* What to work on
From the line with "der Skipiste Hochsölden." to the line with "Farol baixo em", retype every line exactly, including those two, and leave out the rest of the data below.

* Listed records
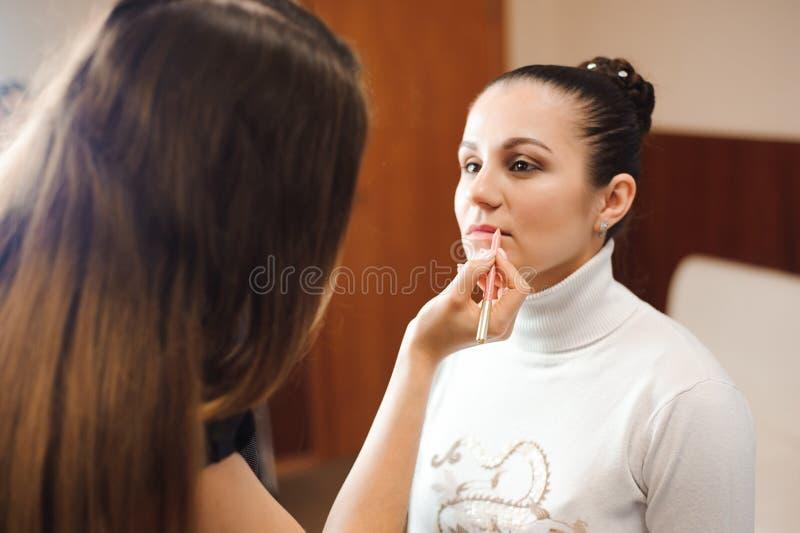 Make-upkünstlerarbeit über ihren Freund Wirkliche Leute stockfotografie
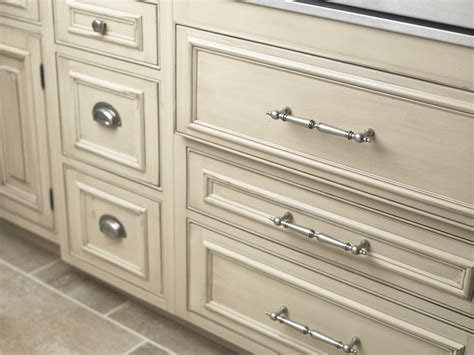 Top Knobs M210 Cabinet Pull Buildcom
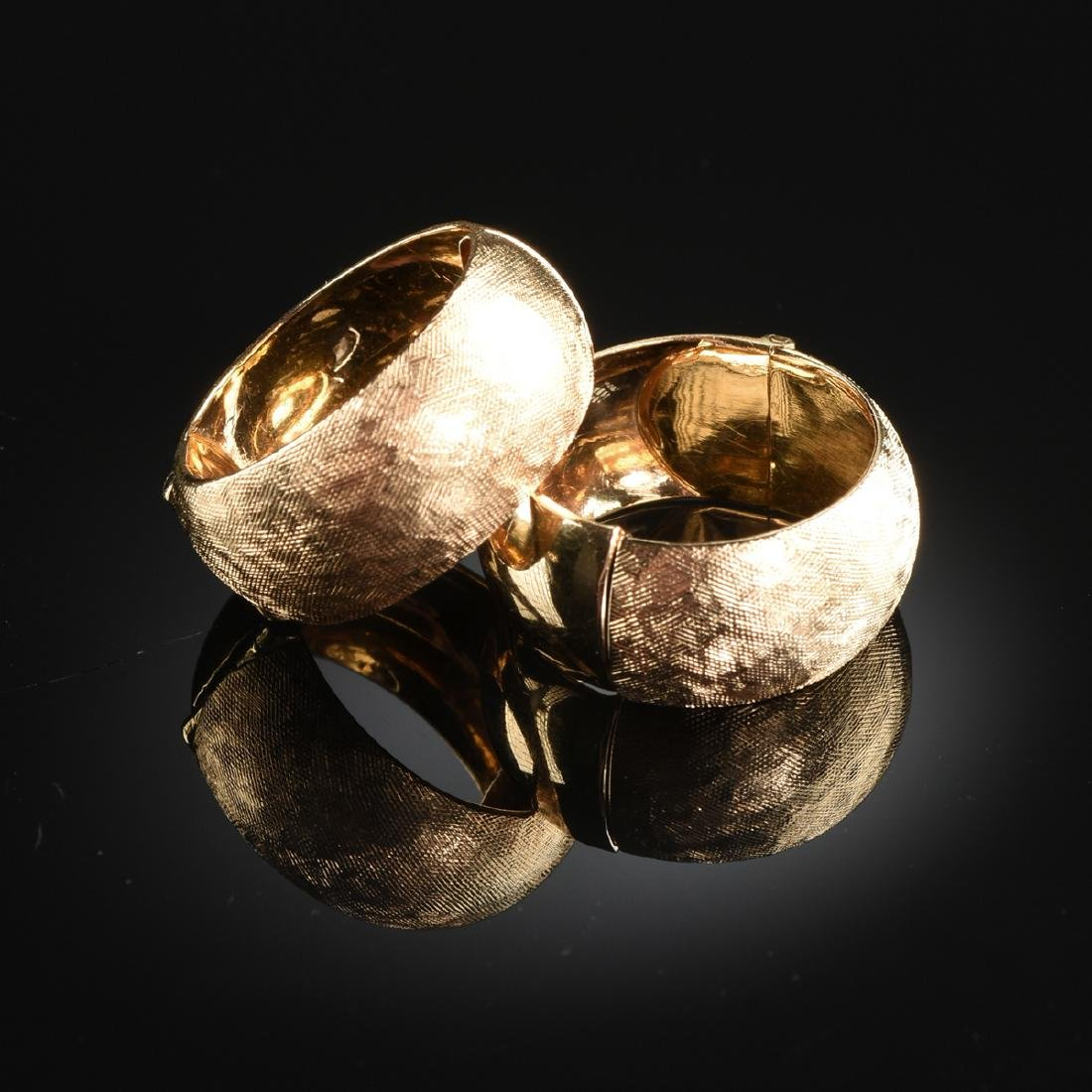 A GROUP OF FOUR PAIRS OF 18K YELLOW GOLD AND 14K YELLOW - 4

* * *

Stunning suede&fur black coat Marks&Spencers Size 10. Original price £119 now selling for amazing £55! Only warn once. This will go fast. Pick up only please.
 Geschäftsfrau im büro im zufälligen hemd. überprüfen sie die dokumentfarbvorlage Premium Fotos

* * *

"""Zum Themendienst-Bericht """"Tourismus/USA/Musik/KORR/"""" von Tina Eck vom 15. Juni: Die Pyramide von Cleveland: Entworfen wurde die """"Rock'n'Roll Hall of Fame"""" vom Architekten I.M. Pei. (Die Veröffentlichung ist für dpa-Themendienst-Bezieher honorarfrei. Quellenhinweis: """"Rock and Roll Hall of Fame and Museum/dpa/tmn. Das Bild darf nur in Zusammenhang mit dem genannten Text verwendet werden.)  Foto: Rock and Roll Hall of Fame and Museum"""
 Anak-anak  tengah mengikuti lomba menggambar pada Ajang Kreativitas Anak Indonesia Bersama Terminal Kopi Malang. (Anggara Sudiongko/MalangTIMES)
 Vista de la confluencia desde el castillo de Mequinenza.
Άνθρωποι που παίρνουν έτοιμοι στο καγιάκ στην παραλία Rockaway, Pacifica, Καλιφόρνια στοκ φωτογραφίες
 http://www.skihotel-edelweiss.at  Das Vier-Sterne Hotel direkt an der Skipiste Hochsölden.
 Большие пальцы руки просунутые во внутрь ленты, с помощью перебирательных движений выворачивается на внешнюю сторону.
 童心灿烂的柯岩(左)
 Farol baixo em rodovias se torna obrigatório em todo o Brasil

* Task output
 http://www.skihotel-edelweiss.at  Das Vier-Sterne Hotel direkt an der Skipiste Hochsölden.
 Большие пальцы руки просунутые во внутрь ленты, с помощью перебирательных движений выворачивается на внешнюю сторону.
 童心灿烂的柯岩(左)
 Farol baixo em rodovias se torna obrigatório em todo o Brasil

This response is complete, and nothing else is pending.